Just wondering who is using these and if they like them. I'm in the process of trying different stem lengths and once I get the exact length dialed in, I'll be in the market to purchase a stem. I have the Specialized comp adjustable stem right now and I like the fact that it can be adjusted, but I'm also looking at Easton or 3-T.


----------



## PJ352 (Dec 5, 2007)

Ritchey's WCS 4-AXIS stem isn't adjustable like the Specialized, but might be worth a look (assuming the available angles meet your requirements).
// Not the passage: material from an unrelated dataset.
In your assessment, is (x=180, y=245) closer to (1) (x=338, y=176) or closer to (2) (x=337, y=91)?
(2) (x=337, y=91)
FWIW I use a Pro-set on my '08 Comp and it's a fine stem. I went with the Ritchey on my Pro because I already had it from a previous build, and it's a little lighter than the Spec's.


----------



## roadworthy (Nov 11, 2011)

Agree with PJ. My personal opinion is Ritchey makes the best stems in the world. I have run many of their Carbon/alloy matrix stems...and they are beautiful,stiff and light...available in both UT and 3K carbon finish...I prefer the UT. For 2012, Ritchey has taken it up a notch. I am trying to decide on my new Roubaix Pro between a 110 and 120m stem...playing with my saddle offset a a bit which changes cockpit length. Check out their new C260 pure alloy WCS stems for 2012. 105 grams and said to be 30% stiffer than their previous stems....plus...3 bolt steerer clamp and uniform front clamp...both apply more uniform clamp pressure. It doesn't get any better IMHO. To me, Ritchey is to stems as Specialized is to bikes.
HTH.


----------



## new2rd (Aug 8, 2010)

That's what I'm hearing. Looking at the Richey web page, they look sweet and seem solid. I've only heard good things about them.


----------